SOUTH SHORE — Proposals to redevelop nearly 75,000 square feet of land at 79th Street and Exchange Avenue into transit-oriented housing and commercial space will be accepted through Aug. 31, the city’s planning department announced Friday.
The Department of Planning and Development is accepting pitches to build and rehab structures on two plots of land at 2908–26 E. 79th St. and 7901–33 S. Exchange Ave.
The 1.7-acre site next to the Metra Electric line’s Cheltenham station includes three existing low-rise buildings and vacant land.
The city seeks proposals to build a transit-oriented residential building and improve the commercial corridor, as about half of the storefronts along 79th Street are vacant. The land is privately owned, save for a city-owned lot at 7909 S. Exchange Ave.
The 79th and Exchange intersection is one of the focuses of the South Shore Corridor Study approved by city officials in May. The study called for transit-oriented developments along Exchange Avenue at 75th and 79th Streets, where bus lines and Metra stations converge.
The planned project at the border of South Shore and South Chicago is one of three INVEST South/West projects for which the city requested proposals Friday, alongside two others in Humboldt Park.
The winning proposals are set to be announced later this year. For more information, click here.
“Each of these sites are community focal points that can directly deliver on the promise of INVEST South/West,” Planning Commissioner Maurice Cox said. “In terms of neighborhood improvements and growth potential, [the sites are] where developers and investors are being encouraged to focus their resources, their creativity, and their local partnerships.”
The South Side site includes the three-story Ringer Bank building at 7915 S. Exchange Ave., which was built in 1928 and is “very likely” eligible for designation as a Chicago Landmark, according to a city report.
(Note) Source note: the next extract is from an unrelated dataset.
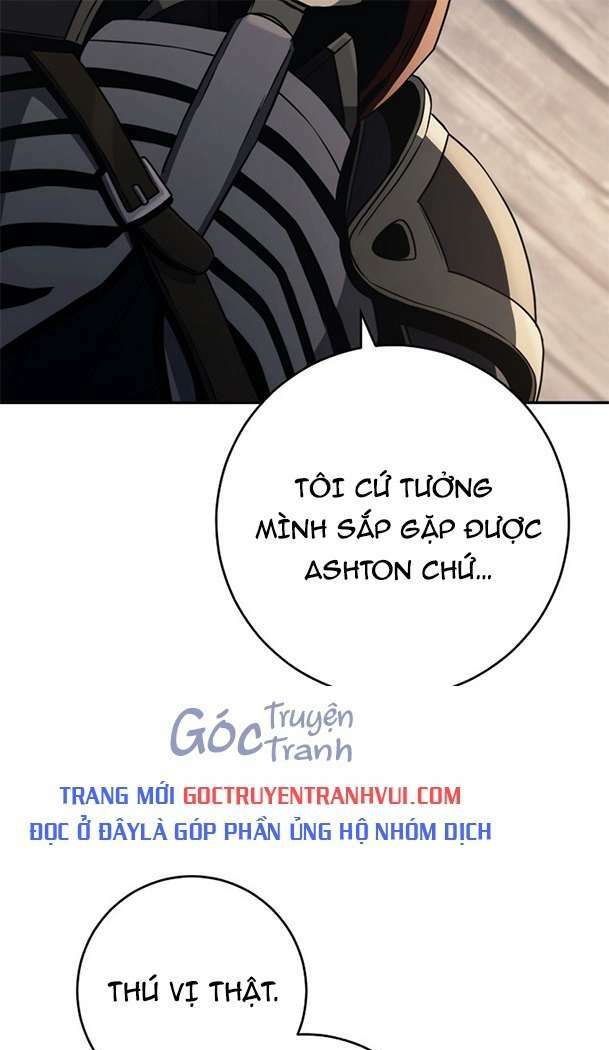 Chương 249 - Trang 29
The long-vacant building has many maintenance issues, but developers are encouraged to preserve the building’s defining features “as much as reasonably possible.”
The planning department “will strongly support” the chosen developer in seeking landmark status for the former bank, the report reads. Officials said they envision the building “as a community hub that may include professional services, a restaurant, an incubator space and other uses.”